READING PASSAGE START

Mental Health on Campus

In the past ten years at KU there has been an increase of over 300% of students requesting accommodations for Mental Health diagnoses – a 60% increase in the last two years. These are just the students requesting help with schooling, we know that the numbers of students who don’t request academic accommodations make these numbers even larger than what they appear to be. In Douglas county, suicide is the second highest leading cause of death, half of the residents experiencing a mental health diagnosis do so by the age of 14, almost 4,000 people have visited the emergency room for a mental health related emergency in the past 4 years and over 220 people call the local suicide prevention hotline each month according the Douglas County Behavioral Health website. Students come from across the globe to get an education from the University of Kansas, so it is important to look at the same numbers nationally as well as globally to fully understand the breadth of need. According to the National Alliance on Mental Illness, the leading mental health organization in the United States, 50% of college students experience a mental health crisis, change, or challenge and of those 50% of students, 65% will drop out due to the mental health change according to the National Alliance on Mental Illness. Reasons for this could be the lack of support for students, the lack of resources for faculty, the stigmas associated on campus, and the lack of community supports and resources available. This website will serve as a catch all page for resources, supports, policy, guides, and information meant to serve all populations at the University of Kansas’s seven campuses – including the loved ones of those experiencing these changes. Any recommendations on expansions or additional resources should be sent to the KU ADA Resource Center for Equity and Accessibility.

Douglas County Behavioral Health Website

National Alliance on Mental Illness (NAMI)

Kansas Chapter of the National Alliance on Mental Illness (NAMI)

Mental Health Initiatives on Campus

As part of the 2019-2020 Staff Fellows Program Recommendations, the ADA Resource Center for Equity and Accessibility has partnered with multiple departments across campus to complete Mental Health initiatives to create a positive dialogue around mental health. Initiatives include changes to policy to emphasize mental health related reasons for taking leave, edits to training materials for faculty and staff to ease negative stereotypes and stigmas surrounding mental health, and the creation of the Community Mental Health Supports webpage to serve as a home base for mental health resources on and around campus.

Leah Terranova is a white woman with brown curly hair that is to her shoulders. She is wearing gold metal jewelry, makeup, and a patterned white navy blue and brown blouse. She is smiling and looking to the right of the camera.

Every year at orientation we have a peer leadership panel and we hand pick students who have just been great community leaders and we try and have an eye towards representation and the last few years I have chosen a student who was comfortable speaking about receiving accommodations. And just having an upper-class student who is modeling the de-stigmatization of receiving accommodations and who is being held up by the law school as a peer mentor and an example of what we want from our incoming students I think is really helpful in terms of just crushing that stigma around accommodations. And we have seen that the number of students requesting accommodations has gone up exponentially since we started doing that. So I'm hopeful that that is helping to create a culture of compassion around accommodations and mental health.

READING PASSAGE END
RECORDS START

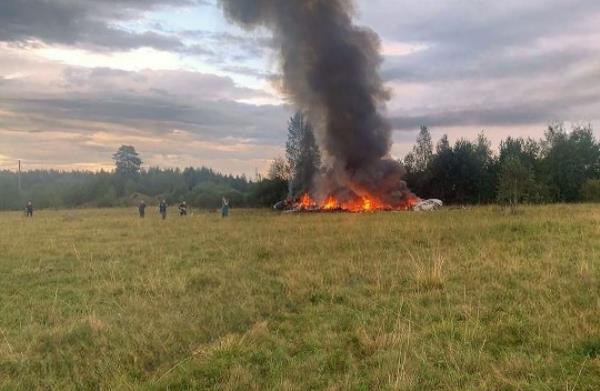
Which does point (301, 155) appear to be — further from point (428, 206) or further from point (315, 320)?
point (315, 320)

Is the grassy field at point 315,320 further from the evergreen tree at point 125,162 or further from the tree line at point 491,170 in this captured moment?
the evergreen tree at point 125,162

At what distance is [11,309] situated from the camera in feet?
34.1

RECORDS END
RECORDS START

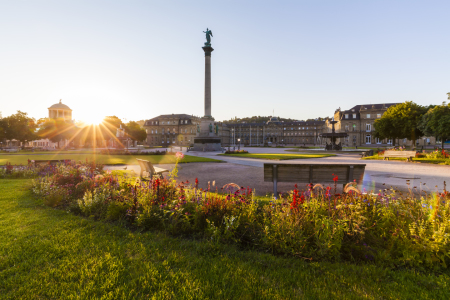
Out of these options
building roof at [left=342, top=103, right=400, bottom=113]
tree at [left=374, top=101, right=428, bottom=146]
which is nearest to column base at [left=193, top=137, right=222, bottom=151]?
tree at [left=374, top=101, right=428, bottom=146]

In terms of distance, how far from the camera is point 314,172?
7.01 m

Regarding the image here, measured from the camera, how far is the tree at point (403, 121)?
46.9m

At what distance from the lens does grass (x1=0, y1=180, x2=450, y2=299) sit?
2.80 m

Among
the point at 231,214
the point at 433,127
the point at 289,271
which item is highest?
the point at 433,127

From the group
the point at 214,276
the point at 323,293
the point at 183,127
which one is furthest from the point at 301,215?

RECORDS END

APPLY WHAT YOU READ
a: Please rewrite the paragraph of the mental health page beginning "As part of the 2019-2020 Staff Fellows Program Recommendations" as a short bulleted list that keeps its main facts.
b: Answer these questions using the mental health page, one line per answer:
(i) By how much has the number of KU students requesting accommodations for mental health diagnoses increased in the past ten years?
(ii) Which office has partnered with multiple campus departments on the mental health initiatives?
(iii) What is held every year at orientation?
c: From the mental health page, extract the part that opens with the words containing "As part of the" and closes with "and around campus.".
The entries have nothing to do with the mental health page.

TASK-BY-TASK RESULTS
a:
- Origin: the 2019-2020 Staff Fellows Program Recommendations
- Lead: the ADA Resource Center for Equity and Accessibility, partnering with multiple campus departments
- Goal: create a positive dialogue around mental health
- Initiatives:
  - policy changes that emphasize mental health related reasons for taking leave
  - edits to faculty and staff training materials to ease negative stereotypes and stigmas about mental health
  - the Community Mental Health Supports webpage, a home base for mental health resources on and around campus

b:
(i) By over 300%.
(ii) The ADA Resource Center for Equity and Accessibility.
(iii) A peer leadership panel.

c:
As part of the 2019-2020 Staff Fellows Program Recommendations, the ADA Resource Center for Equity and Accessibility has partnered with multiple departments across campus to complete Mental Health initiatives to create a positive dialogue around mental health. Initiatives include changes to policy to emphasize mental health related reasons for taking leave, edits to training materials for faculty and staff to ease negative stereotypes and stigmas surrounding mental health, and the creation of the Community Mental Health Supports webpage to serve as a home base for mental health resources on and around campus.